● EXERCISE INSTRUCTIONS
Write out the part of the archiving app release notes between "3. Copy the" and "above mentioned bug)!", inclusive, copying it word for word.

● PASSAGE TO READ
- Opening Delimiter -
If you have made changes to those (adding instructions in the top is a very typical customization, for example), then you will need to migrate those customizations to the new templates.

Steps:

  1. Copy the content of your current email template to a textfile old.txt. (It's a good idea to save it somewhere as a backup.)
  2. Click Reset default under the email template. It will reset it to the new default (without your customizations).
  3. Copy the content of this new default email template to another textfile new.txt.
  4. Compare old.txt and new.txt, and merge all changes you made in the former to the latter. Use a visual merge tool (like WinMerge), and it will be trivial.
  5. Copy the merged result back to Confluence and save it.
  6. Repeat these steps for every notification template that you have customized.

8.7.0

This version is a compatibility release for Confluence 7.6.

Atlassian has fixed the bug that was introduced in Confluence 7.5.0 and made us to disable the "hide archive space" feature in the previous version of Better Content Archiving for Confluence. In this release we re-enabled that feature.

IMPORTANT: If you are using Confluence 7.5.0 or 7.5.1, don't forget to upgrade your Confluence version to 7.5.2 or newer (otherwise the app won't function correctly due to the above mentioned bug)!

Upgrading from 8.6.0

Just update your app version using UPM (Universal Plugin Manager, the app manager built in to Confluence).

8.6.0

Recently released Confluence 7.5.0 introduced a bug around archiving spaces. The bug broke the "create archive space" mechanism in the Better Content Archiving app.

While we work with Atlassian on the bugfix, this temporary app version helps you to upgrade to Confluence 7.5.0. It disables only a fairly minor app feature that's affected by the bug, but even that feature can be worked around manually.

As soon as the bug is fixed by Atlassian, we will release another app version that re-enables the feature.

What feature is disabled in 8.6.0?

It doesn't matter if you checked setting the archive space's status to "Archived" in an archiving configuration, it will not work. Consequently, all newly created archive spaces will have the "Current" status. (Existing archive spaces are not affected, they remain in "Archived" status.)

This is somewhat misleading, but other than the side-effects below, it is harmless:

  • Your users may receive duplicated search results: one from the fresh and the other from the archive space.
  • Your users may see the pages that are located in the archive space in activity streams.
- Closing Delimiter -
● DATA SEGMENT
- Opening Delimiter -
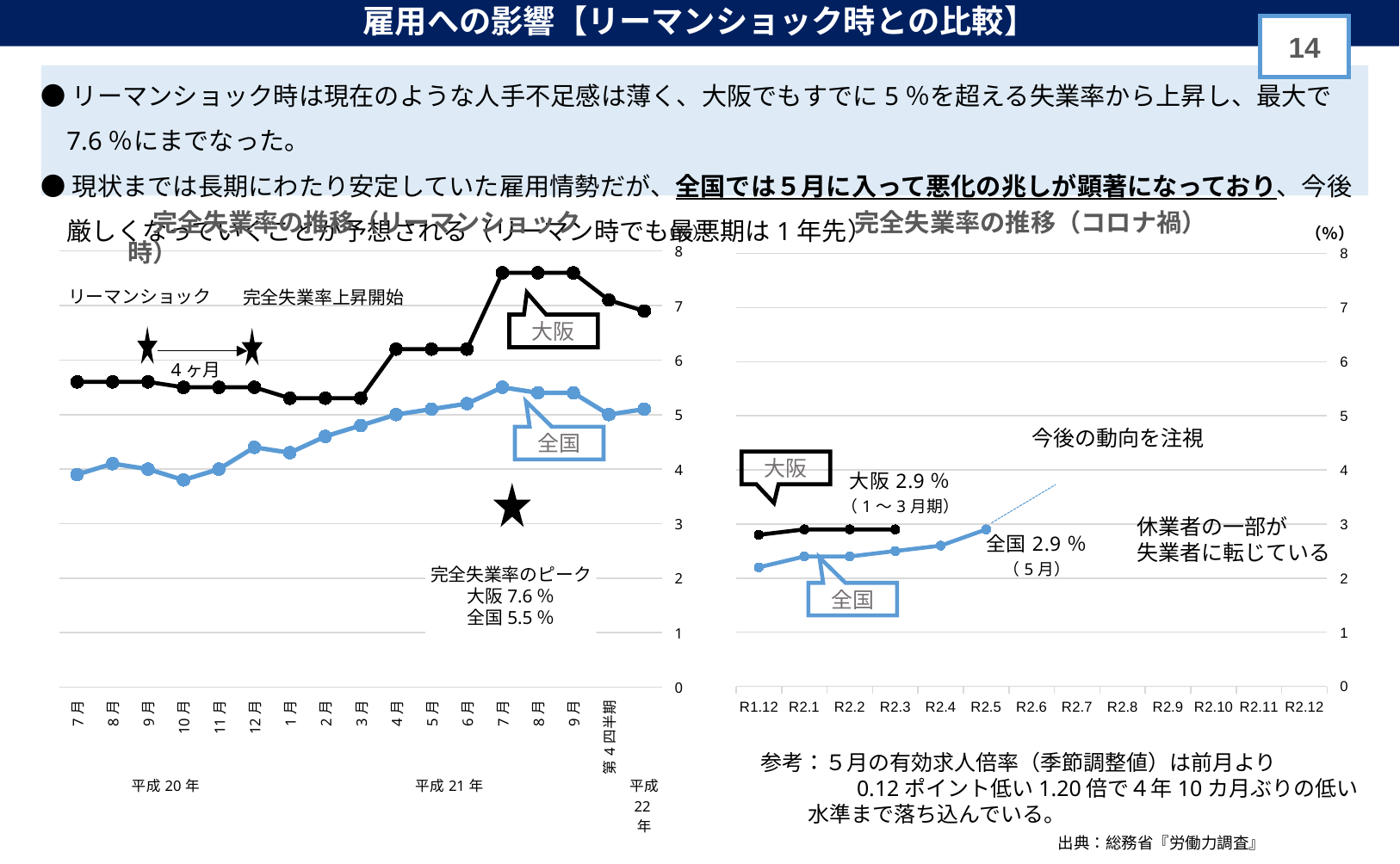
In the right chart (コロナ禍), is the 全国 value for R1.12 greater or less than 3? less What kind of chart is the left chart titled 完全失業率の推移（リーマンショック時）? line chart In the right chart (コロナ禍), does the 全国 line rise or fall from R1.12 to R2.5? rise In the right chart (コロナ禍), what is the 全国 unemployment rate for 5月 (R2.5)? 2.9% In the left chart (リーマンショック時), what was the peak unemployment rate for 大阪? 7.6% In the left chart (リーマンショック時), what is the difference between the peak rates of 大阪 (7.6%) and 全国 (5.5%)? 2.1 How many x-axis categories (months) are shown on the right chart (コロナ禍)? 13 In the right chart (コロナ禍), what is the 大阪 unemployment rate for the 1～3月期? 2.9% In the left chart (リーマンショック時), is the 大阪 value for 1月 of 平成21年 greater or less than 6? less How many series does the left chart (リーマンショック時) plot? 2 In the left chart (リーマンショック時), which series is consistently higher, 大阪 or 全国? 大阪 In the left chart (リーマンショック時), what was the peak unemployment rate for 全国? 5.5%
- Closing Delimiter -
● OUTPUT FOR THIS EXERCISE
3. Copy the content of this new default email template to another textfile new.txt.
  4. Compare old.txt and new.txt, and merge all changes you made in the former to the latter. Use a visual merge tool (like WinMerge), and it will be trivial.
  5. Copy the merged result back to Confluence and save it.
  6. Repeat these steps for every notification template that you have customized.

8.7.0

This version is a compatibility release for Confluence 7.6.

Atlassian has fixed the bug that was introduced in Confluence 7.5.0 and made us to disable the "hide archive space" feature in the previous version of Better Content Archiving for Confluence. In this release we re-enabled that feature.

IMPORTANT: If you are using Confluence 7.5.0 or 7.5.1, don't forget to upgrade your Confluence version to 7.5.2 or newer (otherwise the app won't function correctly due to the above mentioned bug)!